═══ SOURCE MATERIAL ═══

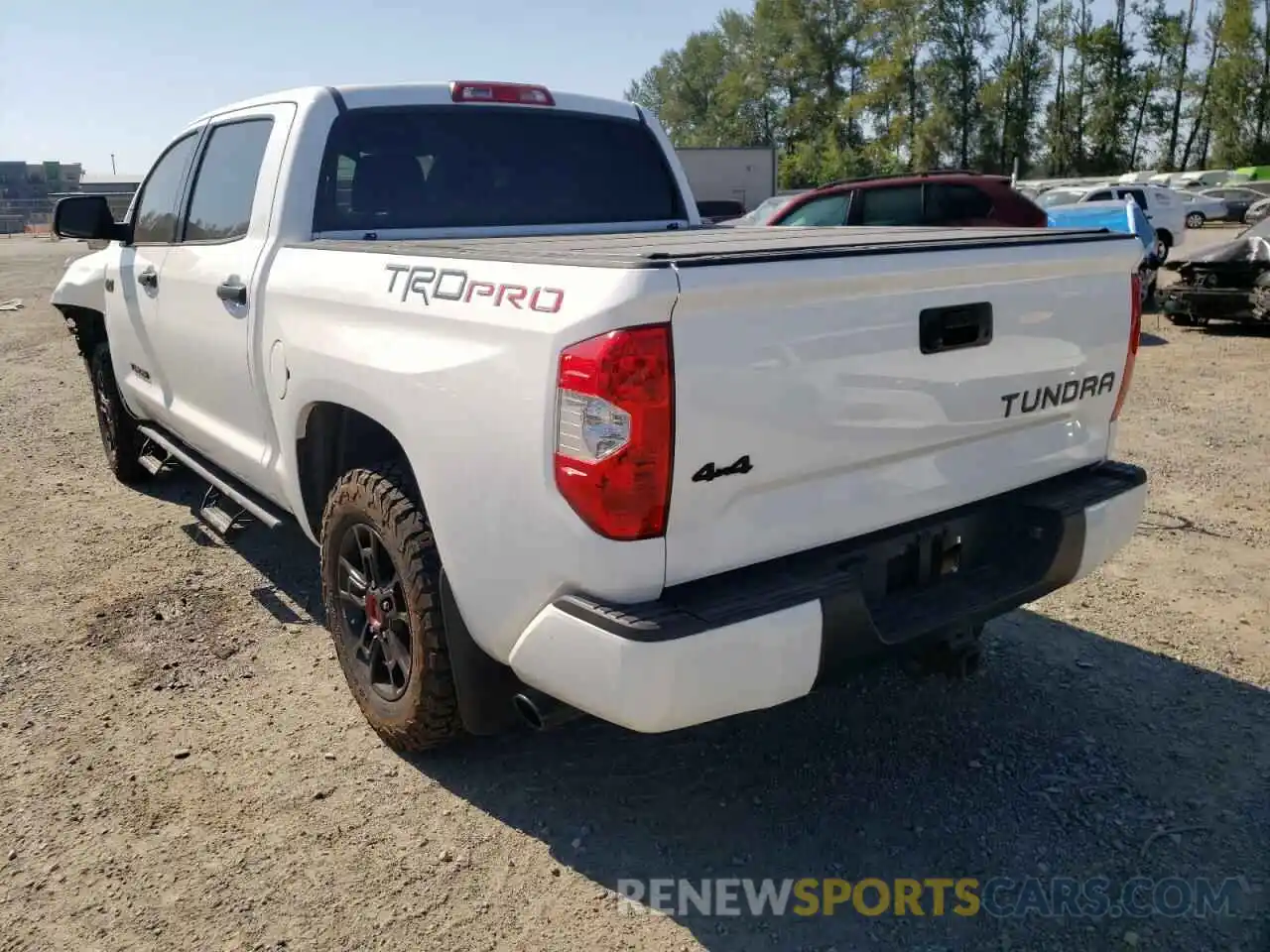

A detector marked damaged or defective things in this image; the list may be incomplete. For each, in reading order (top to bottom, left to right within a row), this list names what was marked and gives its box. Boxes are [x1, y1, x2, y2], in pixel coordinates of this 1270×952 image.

wrecked vehicle [1159, 218, 1270, 329]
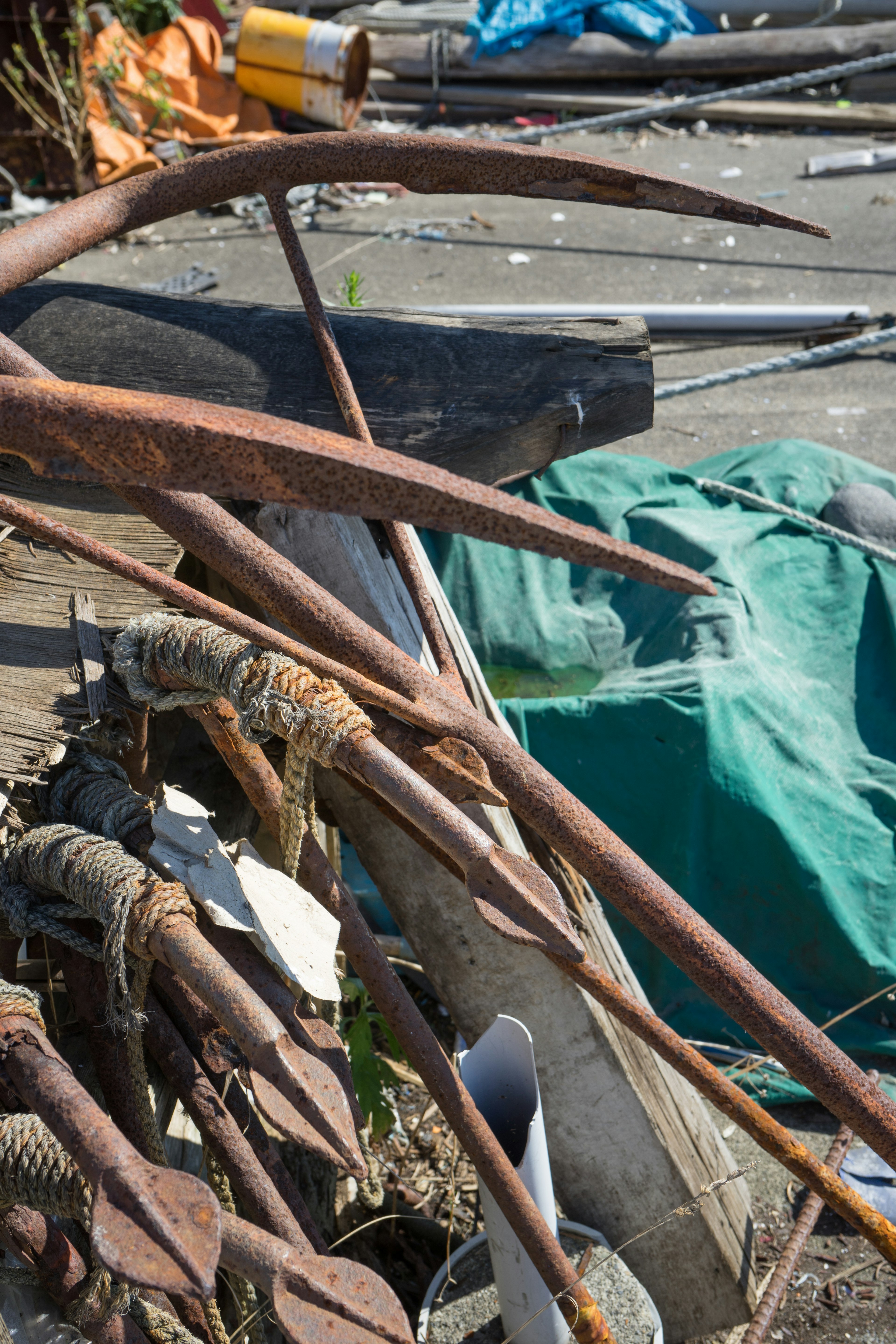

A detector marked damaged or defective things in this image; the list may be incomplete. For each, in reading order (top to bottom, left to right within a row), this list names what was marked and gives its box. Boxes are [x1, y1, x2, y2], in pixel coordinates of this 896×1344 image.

rusty curved metal bar [0, 134, 827, 297]
corroded metal surface [0, 132, 833, 298]
rusty curved metal bar [0, 374, 714, 594]
rusty grapple tine [0, 374, 720, 594]
corroded metal surface [0, 374, 720, 594]
rusty curved metal bar [5, 492, 896, 1177]
rusty iron rod [5, 492, 896, 1199]
pointed rusty spike [340, 731, 586, 962]
rusty metal anchor [0, 1000, 220, 1301]
rusty grapple tine [0, 1011, 220, 1295]
pointed rusty spike [0, 1011, 220, 1295]
corroded metal surface [0, 1011, 220, 1295]
rusty iron rod [0, 1011, 220, 1295]
pointed rusty spike [149, 924, 365, 1177]
rusty grapple tine [219, 1210, 416, 1344]
pointed rusty spike [219, 1210, 416, 1344]
corroded metal surface [219, 1210, 416, 1344]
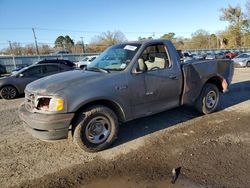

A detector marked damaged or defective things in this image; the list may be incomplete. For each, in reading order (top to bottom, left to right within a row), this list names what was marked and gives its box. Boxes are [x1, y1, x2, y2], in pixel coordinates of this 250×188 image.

broken headlight assembly [36, 96, 65, 112]
damaged pickup truck [18, 39, 234, 151]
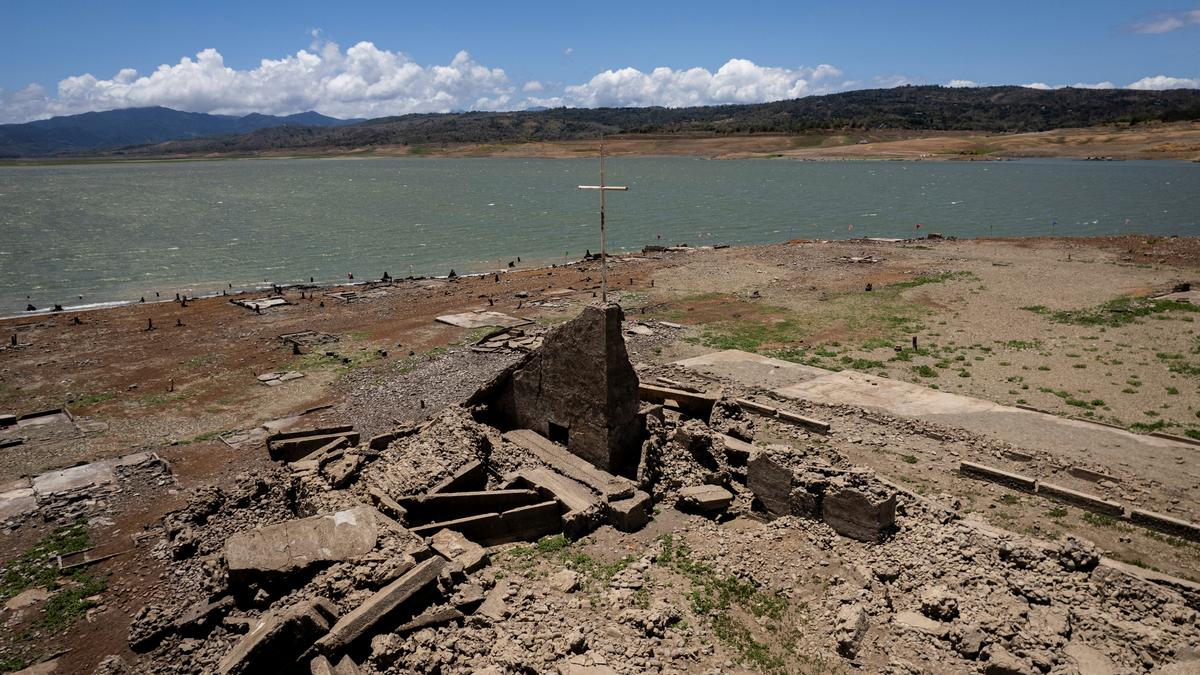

═══

**ACTION ITEM**
The data above should be set down again exactly, with the pictures omitted.

**TASK RESPONSE**
A detector marked damaged or defective things in this image; the list may be incomplete. For each, in reading order (top to bottom, left to right within a row), this list names what was marked and gives its box. Boxes are [x1, y1, x2, y2], in pixel coordinates of this 1270×952 image.

wrecked vehicle [1159, 218, 1270, 329]

A detector marked damaged or defective things in this image; the list may be incomplete. For each, in reading order (top to bottom, left to right within a row), this list names what was marked and gives its box. Boxes are [x1, y1, x2, y2], in pixel coordinates of this 896×1344 image.

rusty curved metal bar [0, 134, 827, 297]
corroded metal surface [0, 132, 833, 298]
rusty curved metal bar [0, 374, 714, 594]
rusty grapple tine [0, 374, 720, 594]
corroded metal surface [0, 374, 720, 594]
rusty curved metal bar [5, 492, 896, 1177]
rusty iron rod [5, 492, 896, 1199]
pointed rusty spike [340, 731, 586, 962]
rusty metal anchor [0, 1000, 220, 1301]
rusty grapple tine [0, 1011, 220, 1295]
pointed rusty spike [0, 1011, 220, 1295]
corroded metal surface [0, 1011, 220, 1295]
rusty iron rod [0, 1011, 220, 1295]
pointed rusty spike [149, 924, 365, 1177]
rusty grapple tine [219, 1210, 416, 1344]
pointed rusty spike [219, 1210, 416, 1344]
corroded metal surface [219, 1210, 416, 1344]

A detector marked damaged or defective things in this image; the list may be incomplete. For each, in reading order (top to bottom, left to right within a row), this list names what was marked and gives its box. Boxes are [x1, y1, x2, y2], in pixel coordinates of this 250×188 image.

broken headlight assembly [36, 96, 65, 112]
damaged pickup truck [18, 39, 234, 151]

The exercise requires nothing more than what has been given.